That means most IT budget planners expect their operational budgets to grow 2.5%--same as the previous year, said Computer Economics, an Irvine, Calif.-based IT research firm. It surveyed IT organizations during the fourth quarter about their spending and staffing plans for the year ahead. The findings are in its latest report, Outlook for IT Spending and Staffing in2013.

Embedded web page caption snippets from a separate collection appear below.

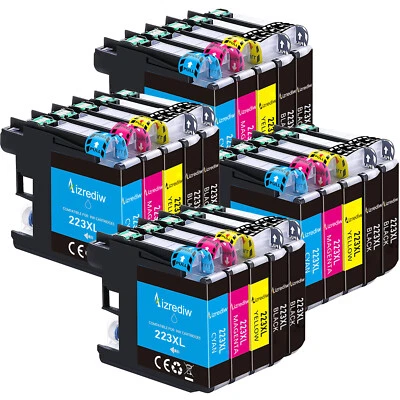 XXL LC-223 Druckerpatronen kompatibel für Brother LC223 MFC-J480DW MFC-J5320DW - Bild 1 von 3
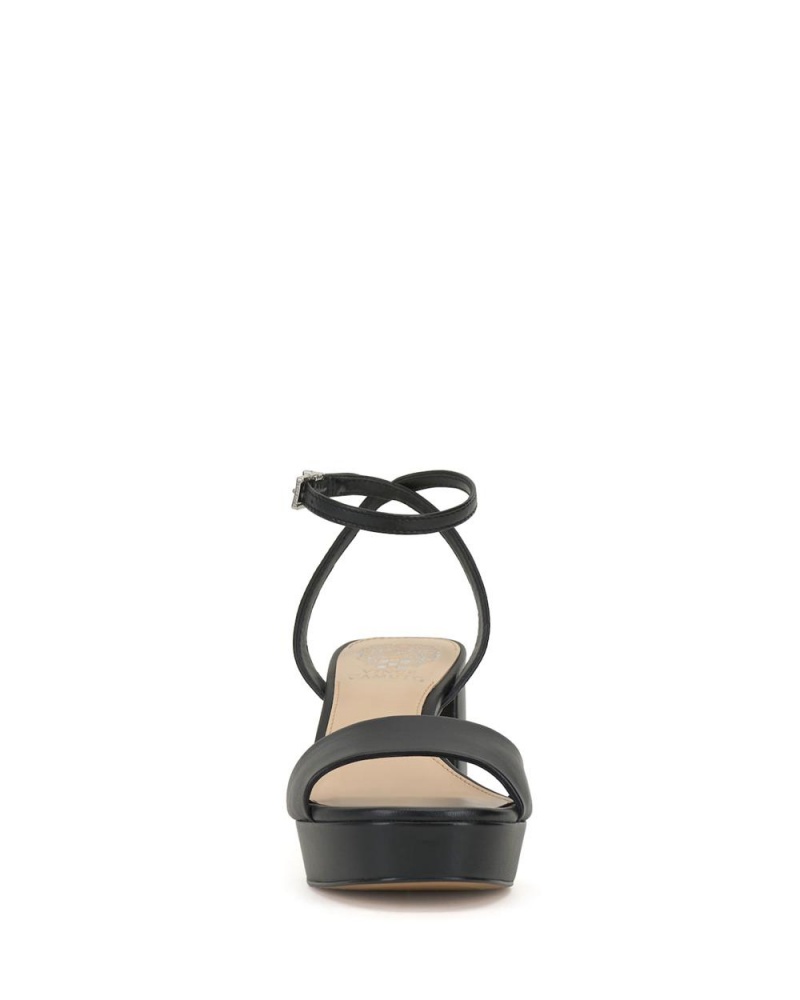 Sandalias Vince Camuto Pendreya Platform Mujer Negras | 732-SCNQOY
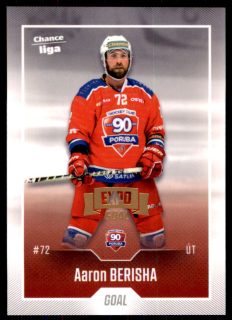 Hokejová karta Aaron Berisha Goal 2022-23 Expo řadová č. 171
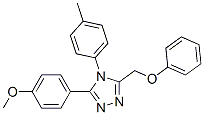 3-(4-methoxyphenyl)-4-(4-methylphenyl)-5-(phenoxymethyl)-1,2,4-triazol e Structure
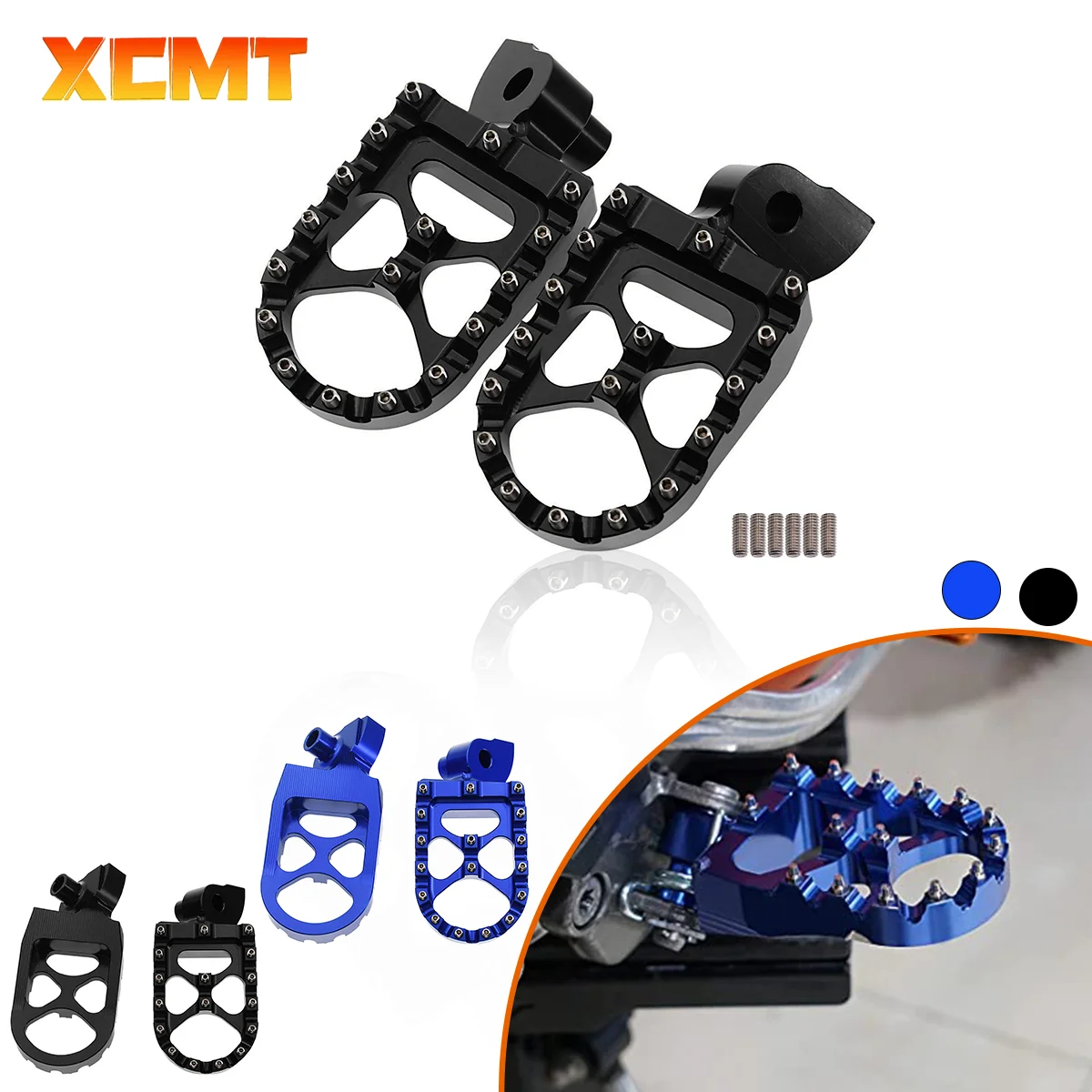 Motocross Foot Pegs Rests Footrest Footpeg Pedals For YAMAHA YZ 65 85 125 250 250F 450F 125X 250X 250FX 450FX WR250F 450F Parts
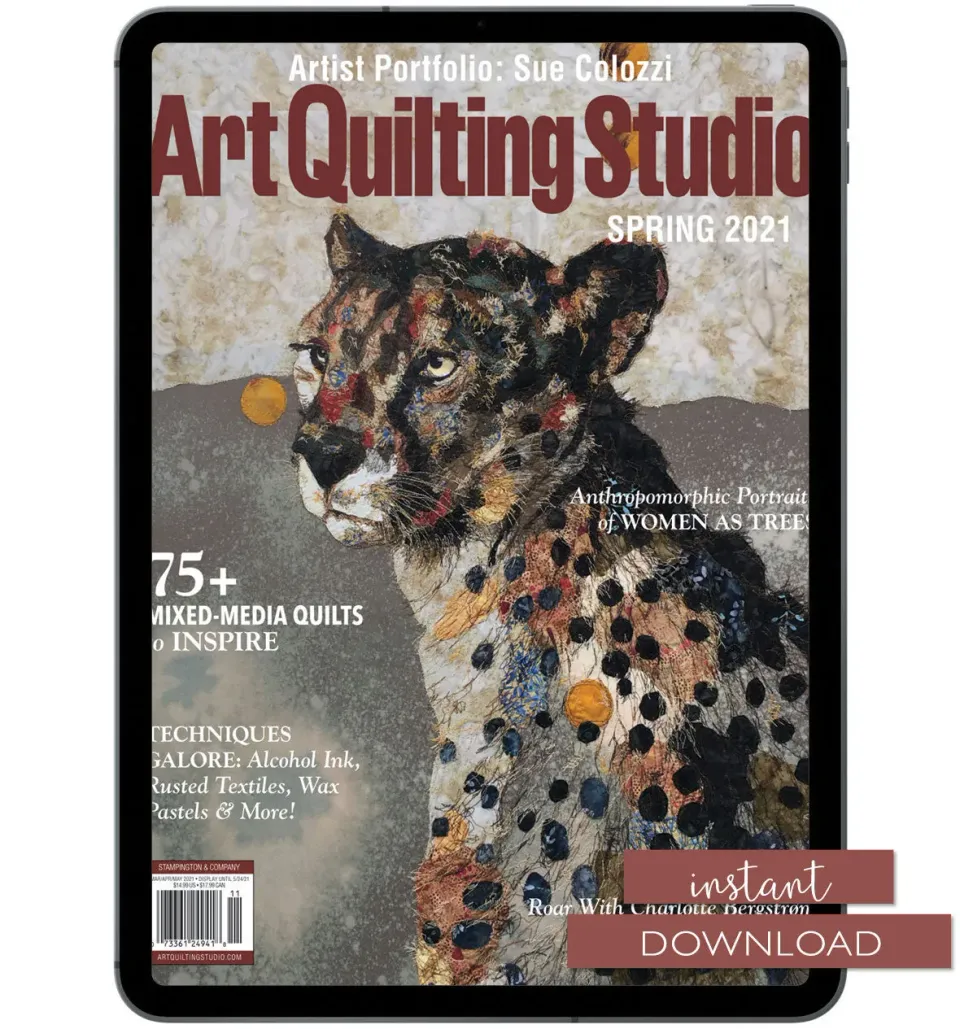 Stampington Art Quilting Studio Spring 2021 blad PDF quilting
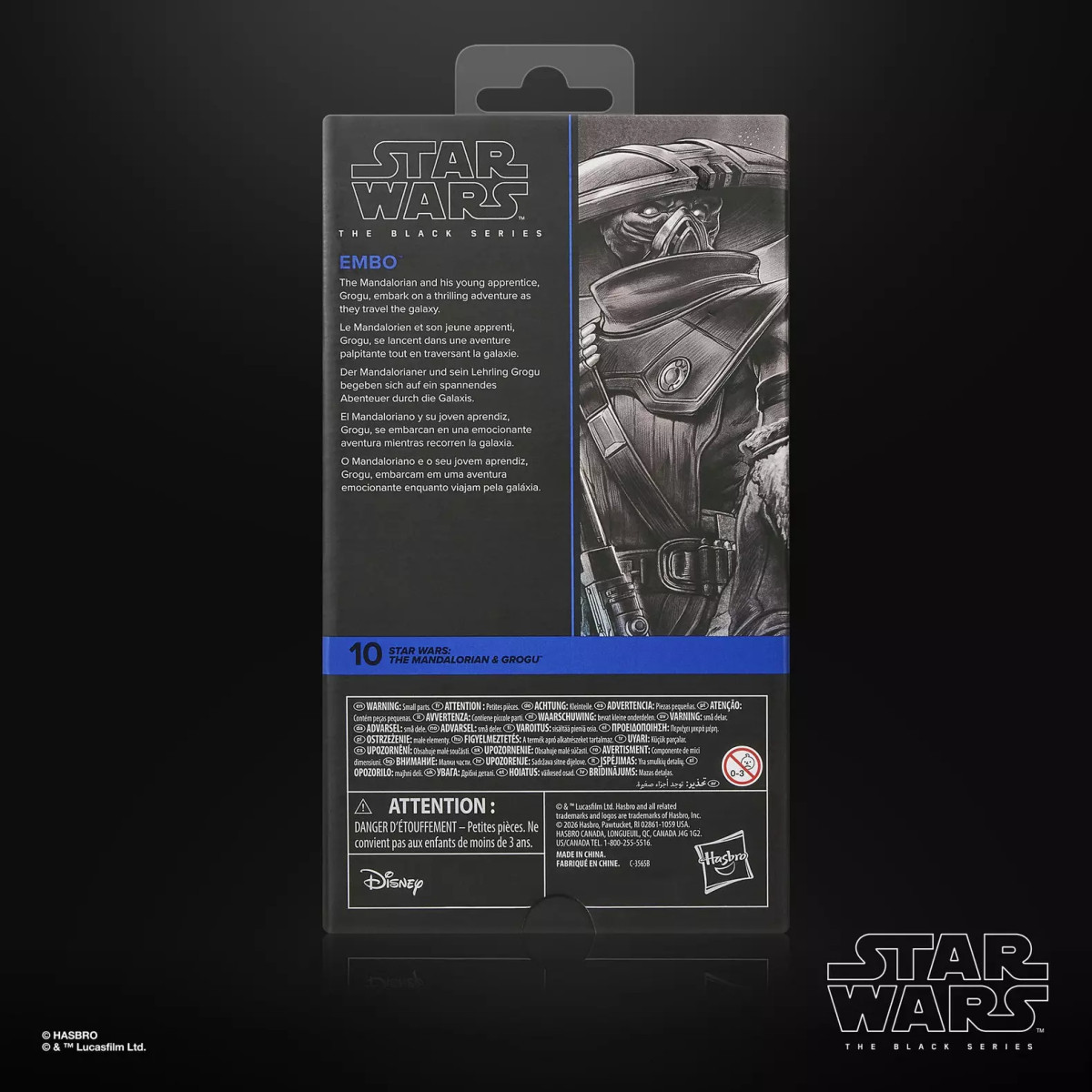 Hasbro Star Wars The Black Series – EMBO – The Mandalorian & Grogu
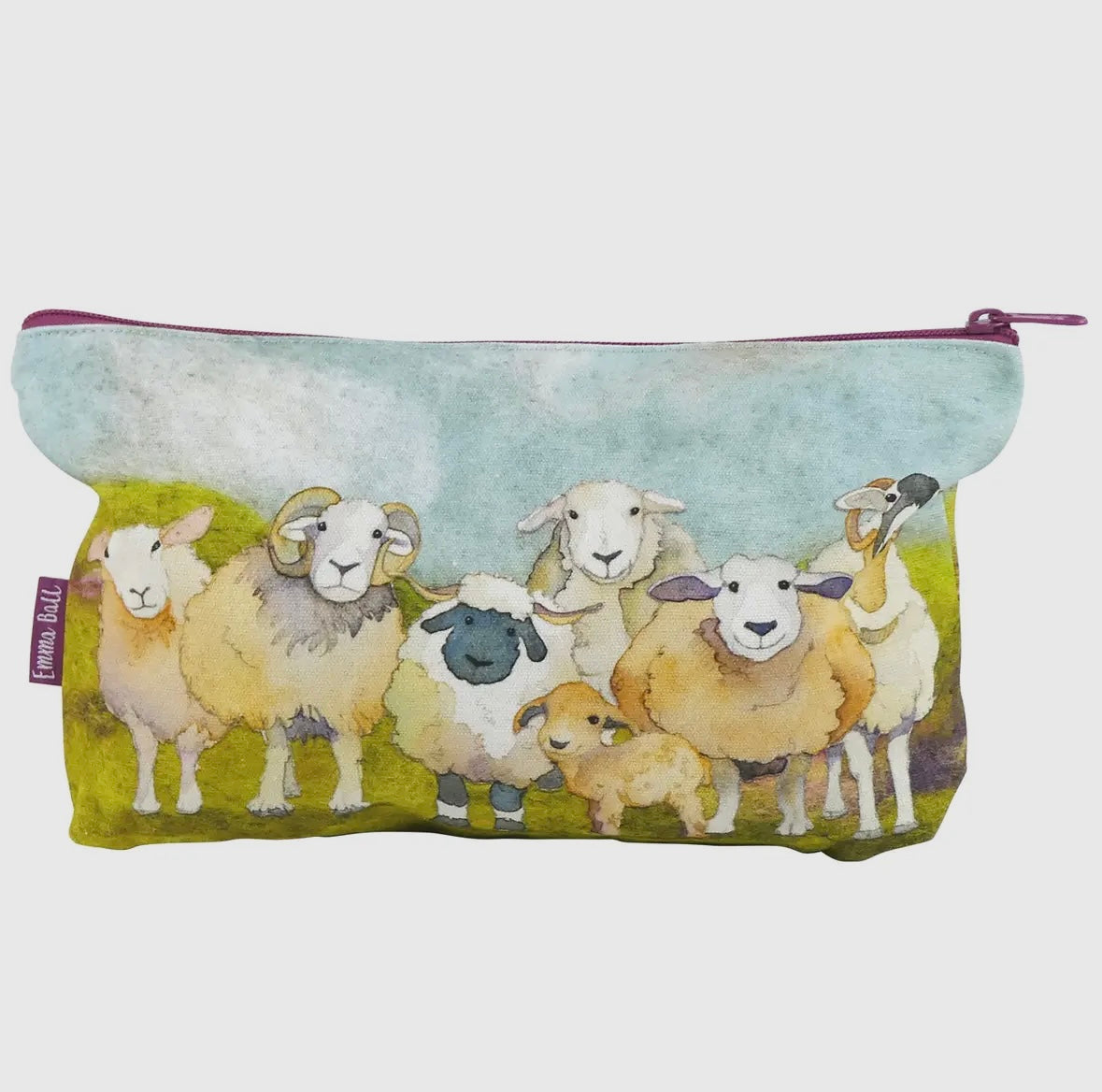 FELTED SHEEP ZIPPED POUCH - Emma Ball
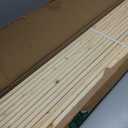 Greaton, Wooden Queen Bed Slats for Support Under Mattress Replacement Wood Slats for Queen Size Bed Frame Under Mattress Support Without Extra Height 2.38 Standard Width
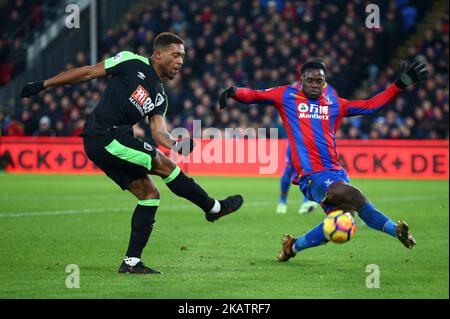 Jordon IBE de Bournemouth lors du match de la première Ligue entre Crystal Palace et AFC Bournemouth au Selhurst Park Stadium, Londres, Angleterre 09 décembre 2017. (Photo de Kieran Galvin/NurPhoto) Banque D'Images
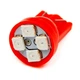 T10 4-SMD LED W5W лампочка автомобильная - красный - изображение 1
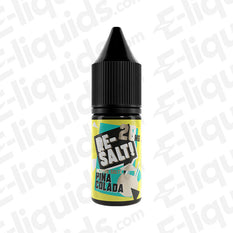 Pina Colada Nic Salt E-liquid by Re Salt in a 10ml bottle, featuring a vibrant label design.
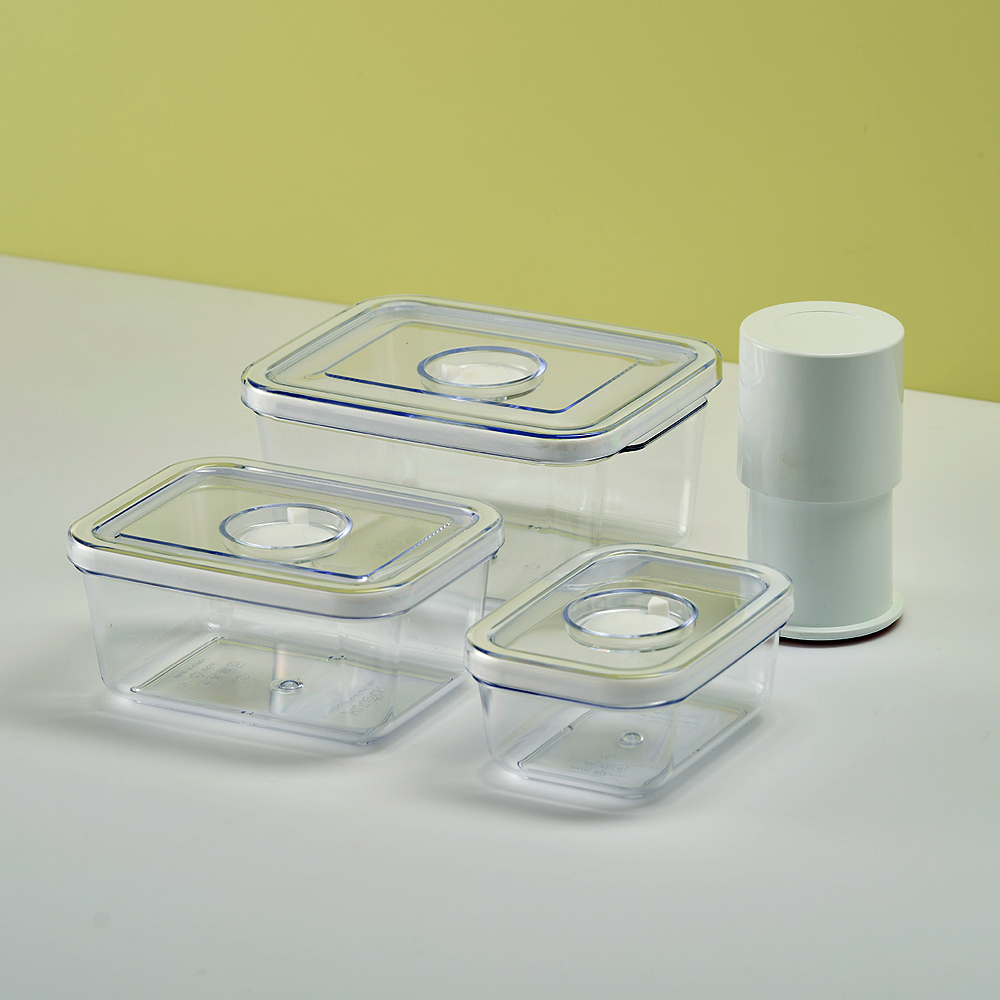 휴락 진공밀폐용기 펌프 전자레인지용기 반찬통 이유식용기 밀프랩 사각3호
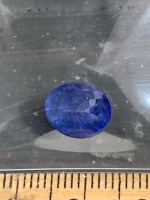 Large 3 Carat Tanzanite Gemstone - 2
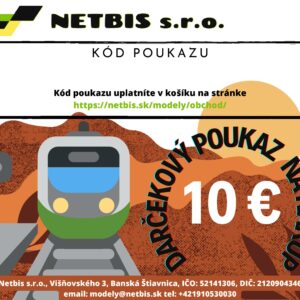 Darčekový kupón v hodnote 10€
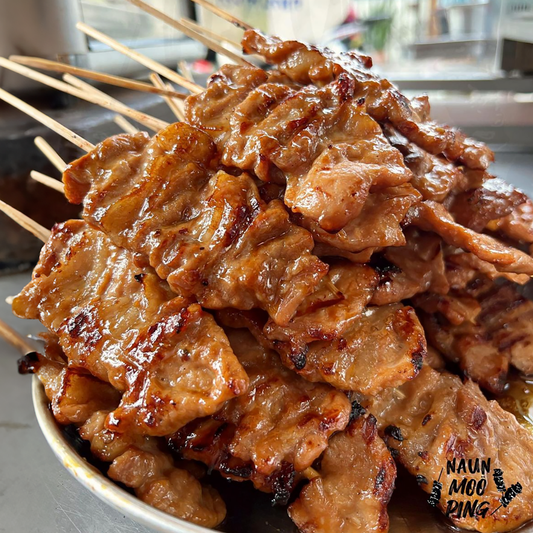 冷凍 ❄ 急凍食品|  泰國 曼谷佩雲寺 Nuan Mooping 老字號 ⭒ 傳統泰式串燒店|BBQ 燒烤食物食品|新鮮椰奶豬肉串 ★ 椰奶雞翼 ★ 香茅烤豬肉棒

"The forecast is in stark contrast to very positive growth in IT capital budgets and hiring that occurred at the end of last year," said John Longwell, vice president of research for Computer Economics. "That momentum seems to have stalled moving into the New Year."

Among the findings:

  • IT executives plan for a scant 0.3% increase in median (average) IT capital spending. The reason? The U.S. budget deficit negotiations, Europe's recession and uncertainty about the Chinese economy are creating a lack of clarity.
  • IT operational budgets will rise 2.5% at the median (the middle number in a range of numbers). IT executives will continue to examine outsourcing alternatives as a means to improve agility and lower their cost structure. Cloud computing service providers will be the primary beneficiaries, but desktop support and help desk outsourcing could also rise.
  • Many organizations likely will continue to use outsourcing as a strategy to restrain headcount. However, if the economy keeps from stalling, they would revise their capital spending budgets and hire more permanent workers. If the economy weakens, there is room for budget reductions.
  • IT capital budgets will remain flat, showing little or no growth at the median. Most spending will favor software over hardware upgrades.
  • IT staff headcount will remain largely unchanged. While many IT organizations plan to do some hiring, overall job growth will be muted. Most IT workers will receive pay raises in the 2% to 3% range.